Records:
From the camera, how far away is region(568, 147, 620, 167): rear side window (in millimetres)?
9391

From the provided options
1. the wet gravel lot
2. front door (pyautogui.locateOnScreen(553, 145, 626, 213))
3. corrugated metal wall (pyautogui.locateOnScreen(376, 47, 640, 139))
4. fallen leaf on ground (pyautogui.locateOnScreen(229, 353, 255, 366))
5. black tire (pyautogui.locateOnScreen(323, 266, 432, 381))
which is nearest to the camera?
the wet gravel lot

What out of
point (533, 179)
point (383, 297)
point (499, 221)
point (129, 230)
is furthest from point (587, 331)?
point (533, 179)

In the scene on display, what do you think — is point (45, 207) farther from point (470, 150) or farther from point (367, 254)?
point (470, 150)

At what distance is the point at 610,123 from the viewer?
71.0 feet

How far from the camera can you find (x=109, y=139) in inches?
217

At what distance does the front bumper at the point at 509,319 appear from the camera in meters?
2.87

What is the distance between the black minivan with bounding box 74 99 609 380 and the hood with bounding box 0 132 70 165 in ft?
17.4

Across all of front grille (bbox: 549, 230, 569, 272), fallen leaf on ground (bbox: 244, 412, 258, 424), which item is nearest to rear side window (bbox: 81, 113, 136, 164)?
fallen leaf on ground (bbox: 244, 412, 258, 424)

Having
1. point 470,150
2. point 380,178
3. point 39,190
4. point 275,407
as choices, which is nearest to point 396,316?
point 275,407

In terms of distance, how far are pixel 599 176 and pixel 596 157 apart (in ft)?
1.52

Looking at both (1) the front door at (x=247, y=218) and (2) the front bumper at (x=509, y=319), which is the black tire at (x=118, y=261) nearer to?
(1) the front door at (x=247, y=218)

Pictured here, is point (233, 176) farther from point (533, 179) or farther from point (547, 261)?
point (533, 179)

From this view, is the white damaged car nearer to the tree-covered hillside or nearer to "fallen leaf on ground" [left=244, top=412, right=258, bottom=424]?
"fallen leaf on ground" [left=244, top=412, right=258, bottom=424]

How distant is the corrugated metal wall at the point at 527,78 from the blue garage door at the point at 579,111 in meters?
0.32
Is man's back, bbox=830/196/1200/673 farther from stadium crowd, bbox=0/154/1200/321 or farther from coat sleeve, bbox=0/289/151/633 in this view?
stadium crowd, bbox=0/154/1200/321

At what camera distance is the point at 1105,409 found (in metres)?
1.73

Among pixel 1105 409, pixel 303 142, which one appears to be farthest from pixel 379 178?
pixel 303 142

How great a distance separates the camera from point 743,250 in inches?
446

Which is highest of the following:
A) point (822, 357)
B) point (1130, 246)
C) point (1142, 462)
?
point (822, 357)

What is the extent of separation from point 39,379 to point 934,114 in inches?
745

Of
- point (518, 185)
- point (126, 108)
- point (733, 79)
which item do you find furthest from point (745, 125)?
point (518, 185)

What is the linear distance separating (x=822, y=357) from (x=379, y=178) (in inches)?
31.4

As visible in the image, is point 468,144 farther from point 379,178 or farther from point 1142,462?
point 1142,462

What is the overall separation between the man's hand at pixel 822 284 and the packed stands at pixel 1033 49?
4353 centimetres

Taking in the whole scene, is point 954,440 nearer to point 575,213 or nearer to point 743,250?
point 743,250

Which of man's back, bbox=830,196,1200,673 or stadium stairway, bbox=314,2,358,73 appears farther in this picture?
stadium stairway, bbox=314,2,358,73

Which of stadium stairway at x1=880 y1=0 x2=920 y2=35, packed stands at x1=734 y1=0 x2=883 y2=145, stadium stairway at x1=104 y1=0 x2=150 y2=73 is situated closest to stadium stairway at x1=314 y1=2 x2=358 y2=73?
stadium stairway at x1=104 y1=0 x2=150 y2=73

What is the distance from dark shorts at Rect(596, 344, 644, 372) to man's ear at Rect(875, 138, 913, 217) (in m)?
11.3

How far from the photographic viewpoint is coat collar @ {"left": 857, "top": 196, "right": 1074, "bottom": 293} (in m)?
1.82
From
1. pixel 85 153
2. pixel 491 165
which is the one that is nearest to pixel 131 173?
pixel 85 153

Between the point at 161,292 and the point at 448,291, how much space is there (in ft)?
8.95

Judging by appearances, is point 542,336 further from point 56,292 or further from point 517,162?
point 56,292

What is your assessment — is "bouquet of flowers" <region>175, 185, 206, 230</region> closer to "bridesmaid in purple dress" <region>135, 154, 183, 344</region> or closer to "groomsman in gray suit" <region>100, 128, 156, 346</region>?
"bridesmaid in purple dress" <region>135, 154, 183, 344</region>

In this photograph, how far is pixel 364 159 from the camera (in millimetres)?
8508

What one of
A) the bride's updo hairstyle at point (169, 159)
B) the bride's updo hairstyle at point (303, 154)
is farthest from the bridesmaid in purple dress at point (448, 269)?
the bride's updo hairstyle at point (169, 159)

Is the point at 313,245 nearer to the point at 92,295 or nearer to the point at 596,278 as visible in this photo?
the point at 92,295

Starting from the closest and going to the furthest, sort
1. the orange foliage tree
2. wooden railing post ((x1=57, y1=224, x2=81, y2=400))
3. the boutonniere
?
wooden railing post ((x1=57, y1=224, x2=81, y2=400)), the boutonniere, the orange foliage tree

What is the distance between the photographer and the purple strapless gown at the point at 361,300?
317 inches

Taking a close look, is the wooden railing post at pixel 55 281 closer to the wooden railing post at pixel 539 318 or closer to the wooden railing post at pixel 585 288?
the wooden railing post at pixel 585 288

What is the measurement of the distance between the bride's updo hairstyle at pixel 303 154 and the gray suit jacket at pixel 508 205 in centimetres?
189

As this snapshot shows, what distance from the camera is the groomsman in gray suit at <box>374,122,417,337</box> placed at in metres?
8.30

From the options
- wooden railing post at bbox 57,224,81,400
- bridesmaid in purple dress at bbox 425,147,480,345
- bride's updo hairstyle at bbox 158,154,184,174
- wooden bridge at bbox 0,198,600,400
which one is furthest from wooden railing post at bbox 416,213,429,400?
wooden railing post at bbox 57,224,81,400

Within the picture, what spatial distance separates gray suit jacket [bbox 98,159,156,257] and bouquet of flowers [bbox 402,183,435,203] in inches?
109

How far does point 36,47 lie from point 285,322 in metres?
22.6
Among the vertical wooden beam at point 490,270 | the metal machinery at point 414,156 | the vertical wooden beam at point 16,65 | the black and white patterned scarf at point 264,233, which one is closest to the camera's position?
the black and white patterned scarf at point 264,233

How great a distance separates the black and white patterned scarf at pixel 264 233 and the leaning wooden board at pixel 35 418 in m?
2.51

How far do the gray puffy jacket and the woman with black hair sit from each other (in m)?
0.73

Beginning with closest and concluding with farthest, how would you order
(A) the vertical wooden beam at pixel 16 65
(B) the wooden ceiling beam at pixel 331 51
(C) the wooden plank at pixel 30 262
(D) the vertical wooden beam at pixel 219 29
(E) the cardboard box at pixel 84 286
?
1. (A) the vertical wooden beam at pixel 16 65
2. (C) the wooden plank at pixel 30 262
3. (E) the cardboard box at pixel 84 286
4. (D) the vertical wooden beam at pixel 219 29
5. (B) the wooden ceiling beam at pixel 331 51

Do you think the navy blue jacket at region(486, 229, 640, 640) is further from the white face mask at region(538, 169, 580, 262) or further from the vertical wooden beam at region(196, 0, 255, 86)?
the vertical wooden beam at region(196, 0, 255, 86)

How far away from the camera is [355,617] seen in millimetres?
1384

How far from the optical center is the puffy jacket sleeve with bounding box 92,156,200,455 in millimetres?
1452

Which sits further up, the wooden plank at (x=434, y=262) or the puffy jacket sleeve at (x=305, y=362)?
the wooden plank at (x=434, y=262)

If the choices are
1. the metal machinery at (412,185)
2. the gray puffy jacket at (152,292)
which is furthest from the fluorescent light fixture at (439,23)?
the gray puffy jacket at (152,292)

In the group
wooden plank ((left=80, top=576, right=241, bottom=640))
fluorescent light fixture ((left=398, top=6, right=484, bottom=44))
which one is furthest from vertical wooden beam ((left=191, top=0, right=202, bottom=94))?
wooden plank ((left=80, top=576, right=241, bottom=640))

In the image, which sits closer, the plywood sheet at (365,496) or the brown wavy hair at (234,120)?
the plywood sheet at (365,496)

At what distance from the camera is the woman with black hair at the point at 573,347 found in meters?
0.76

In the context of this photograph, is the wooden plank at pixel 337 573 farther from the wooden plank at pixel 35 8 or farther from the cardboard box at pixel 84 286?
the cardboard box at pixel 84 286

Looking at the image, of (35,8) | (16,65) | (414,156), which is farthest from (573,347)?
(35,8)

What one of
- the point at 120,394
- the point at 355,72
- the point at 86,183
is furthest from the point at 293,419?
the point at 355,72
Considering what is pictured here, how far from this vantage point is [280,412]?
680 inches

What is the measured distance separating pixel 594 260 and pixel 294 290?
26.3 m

● **WHAT THIS TASK INVOLVES**: Please convert the lines from the one containing "Among the vertical" through the one containing "5. (B) the wooden" into a two-column CSV headed input and output. Put each text in input and its answer in output, one pair per row, with every field quoted and line breaks replaced by spaces.

● **RESPONSE TO THIS EXERCISE**:
input,output
"Among the vertical wooden beam at point 490,270 | the metal machinery at point 414,156 | the vertical wooden beam at point 16,65 | the black and white patterned scarf at point 264,233, which one is closest to the camera's position?","the black and white patterned scarf at point 264,233"
"How great a distance separates the black and white patterned scarf at pixel 264 233 and the leaning wooden board at pixel 35 418 in m?","2.51"
"How far do the gray puffy jacket and the woman with black hair sit from each other (in m)?","0.73"
"Beginning with closest and concluding with farthest, how would you order (A) the vertical wooden beam at pixel 16 65 (B) the wooden ceiling beam at pixel 331 51 (C) the wooden plank at pixel 30 262 (D) the vertical wooden beam at pixel 219 29 (E) the cardboard box at pixel 84 286 ?","1. (A) the vertical wooden beam at pixel 16 65 2. (C) the wooden plank at pixel 30 262 3. (E) the cardboard box at pixel 84 286 4. (D) the vertical wooden beam at pixel 219 29 5. (B) the wooden ceiling beam at pixel 331 51"